Elasticsearch#
You can use Elasticsearch as a document store for DocumentArray. It’s suitable for faster Document retrieval on embeddings, i.e. .match(), .find().
Tip
This feature requires elasticsearch. You can install it via pip install "docarray[elasticsearch]".
Usage#
Start Elastic service#
To use Elasticsearch as the storage backend, it is required to have the Elasticsearch service started. Create docker-compose.yml as follows:
version: "3.3"
services:
elastic:
image: docker.elastic.co/elasticsearch/elasticsearch:8.2.0
environment:
- xpack.security.enabled=false
- discovery.type=single-node
ports:
- "9200:9200"
networks:
- elastic
networks:
elastic:
name: elastic
Then
pip install -U docarray[elasticsearch]
docker-compose up
Create DocumentArray with Elasticsearch backend#
Assuming service is started using the default configuration (i.e. server address is http://localhost:9200), you can instantiate a DocumentArray with Elasticsearch storage as such:
from docarray import DocumentArray
da = DocumentArray(storage='elasticsearch', config={'n_dim': 128})

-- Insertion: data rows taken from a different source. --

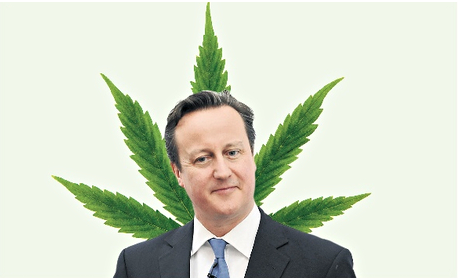 Will David Cameron play the cannabis card for the next general election? Photograph: PA/Alamy/Guardian montage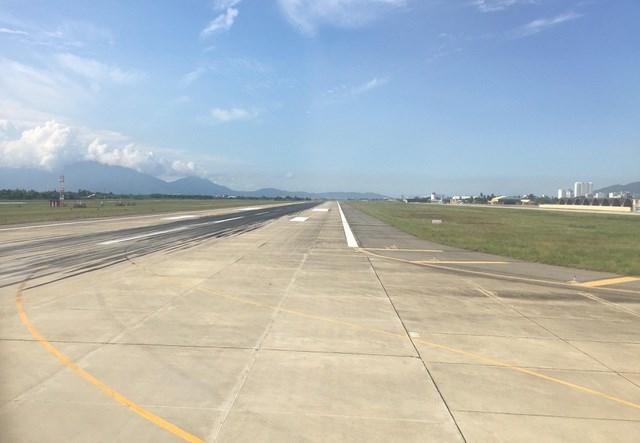 Đàn trâu có 6 con của một hộ dân gần Cảng Hàng không quốc tế Cát Bi (TP Hải Phòng) được thả ngay khu vực bảo hiểm đường lăn tiềm ẩn nguy cơ mất an toàn khu vực sân bay.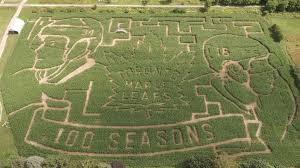 matthews marner likenesses crop up in corn maze
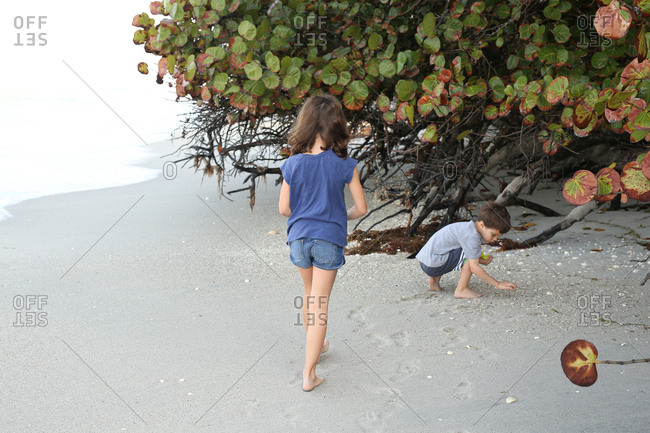 Kids collecting shells on beach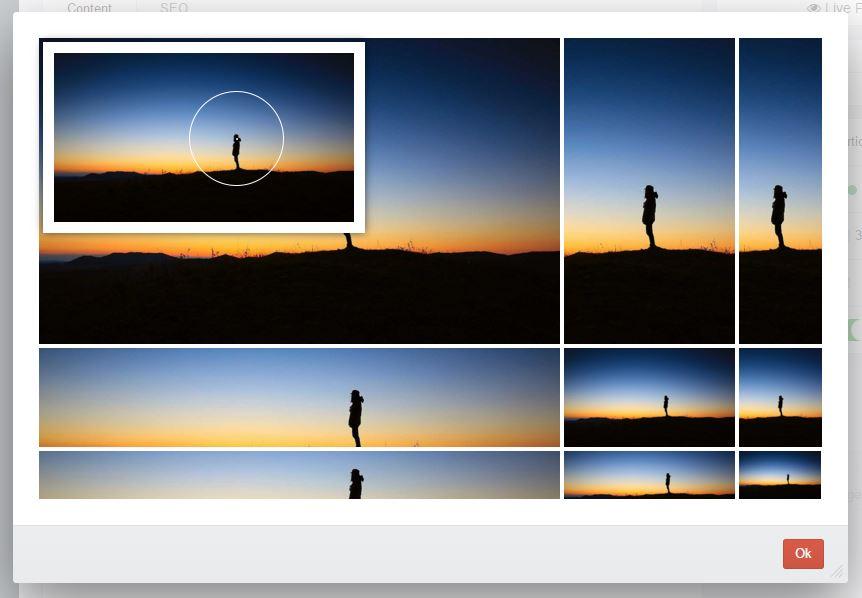 Edit Focus point popup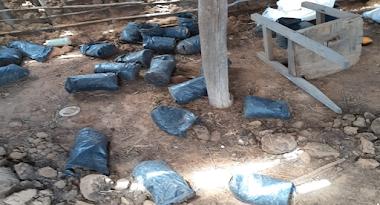 Polícia Civil apreende mais de 17 kg de maconha na zona rural de Cabrobó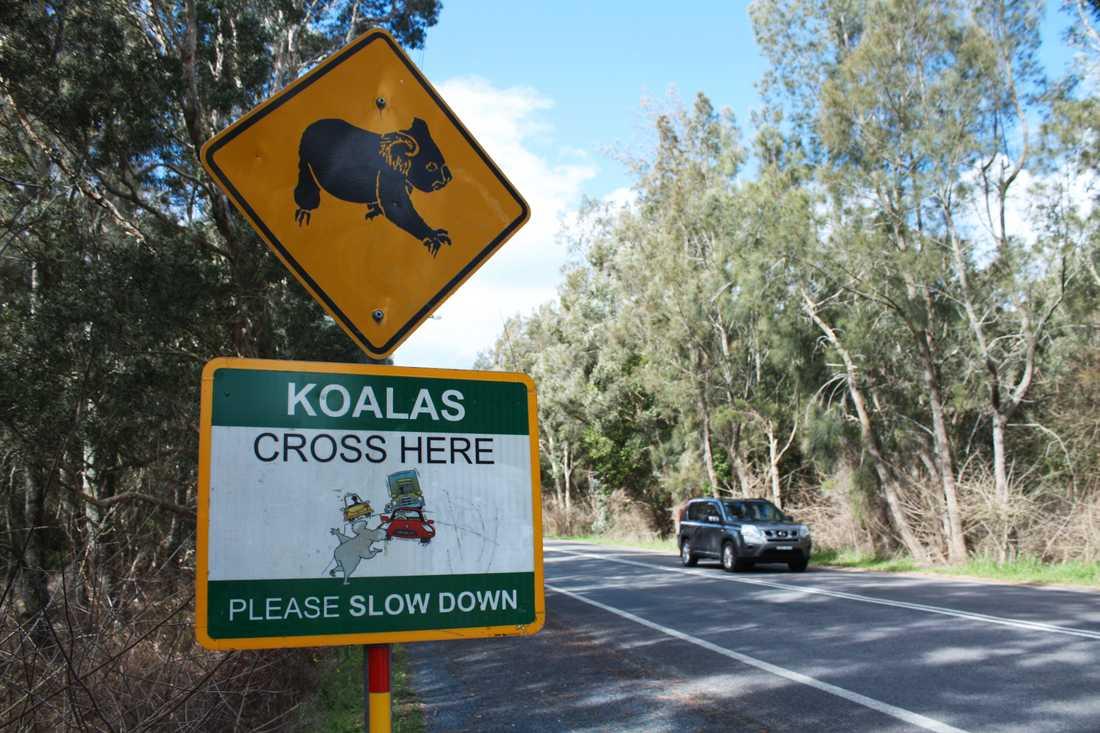"""Sue Ashton vid koalasjukhuset i Port Macquaire uppmanar bilförare på landsbygden att dra ner på farten. """"Även vid 70 kilometer i timmen så bryts en koalakäke, eller en känguru dödas, så sakta ner"""", säger hon. Arkivbild."""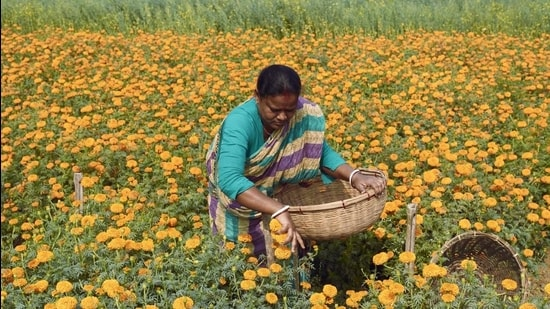 The pandemic has left women farmers even more economically vulnerable, and added the burden of caring for out-of-school children and the sick and elderly. Covid-19 has also decreased remittances to women farmers left at home. With more migrants coming home, there is also greater demand on the land, putting the tenuous hold of women on land in greater jeopardy. (Getty Images)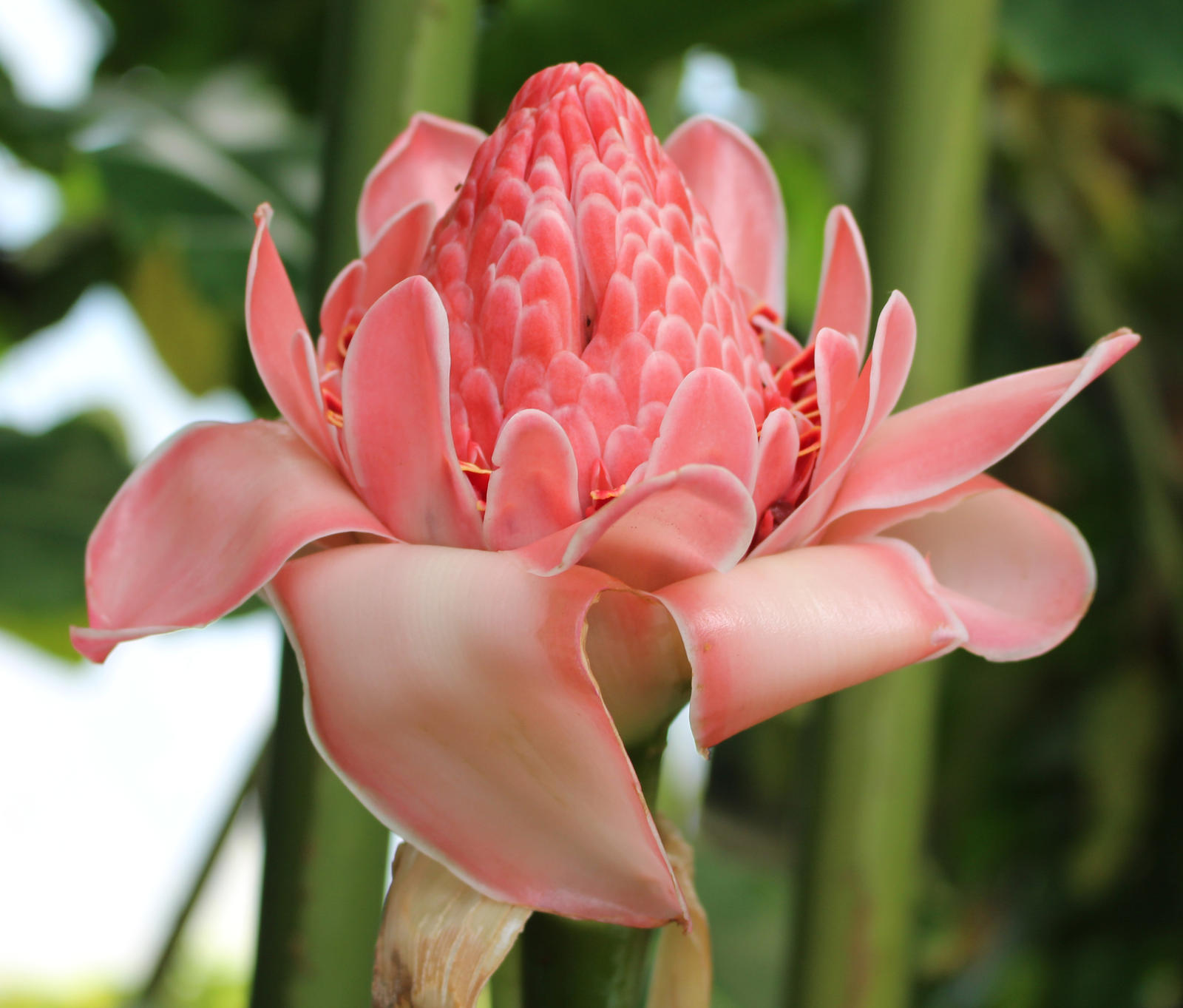 Red Torch Ginger Plant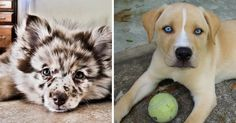 20+ Crossbreed Dogs That Will Make You Fall In Love With Mutts | Bored Panda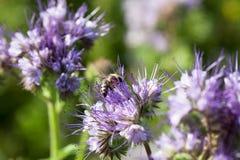Abeja que se sienta en una flor del prado Imagen de archivo libre de regalías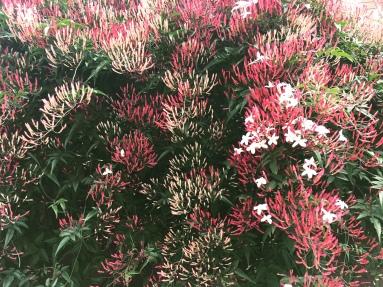 Je ne connais pas leur nom mais ces fleurs sentent bon !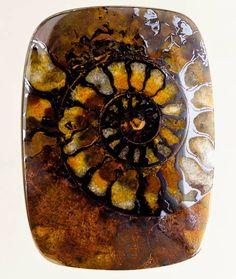 Ammonite in matrix, #fossil, #mineral
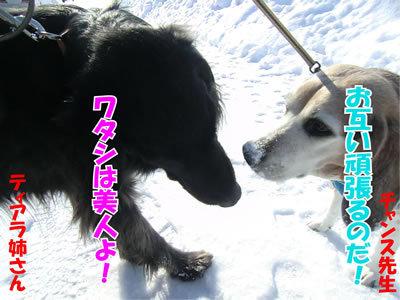 チャンスとティアラ+ココ-20120220-4-400.jpg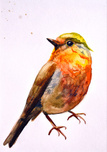 Bird,Watercolor Painting,Dr...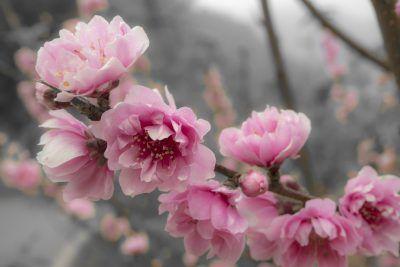 Growing A Flowering Peach Tree Is An Ornamental Peach Edible Peach Blossom Tree Peach Trees Pink Flowering Trees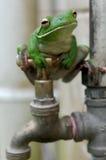 Grenouille d'arbre White-lipped sur le robinet Photos libres de droits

The usage would be the same as the ordinary DocumentArray, but the dimension of an embedding for a Document must be provided at creation time.
Secure connection#
By default, Elasticsearch server runs with security layer that disables the plain HTTP connection. You can pass the host with api_id or ca_certs inside es_config to the constructor. For example,
from docarray import DocumentArray
da = DocumentArray(
storage='elasticsearch',
config={
'hosts': 'https://elastic:PRq7je_hJ4i4auh+Hq+*@localhost:9200',
'n_dim': 128,
'es_config': {'ca_certs': '/Users/hanxiao/http_ca.crt'},
},
)
Here is the official Documentation for you to get certificate, password etc.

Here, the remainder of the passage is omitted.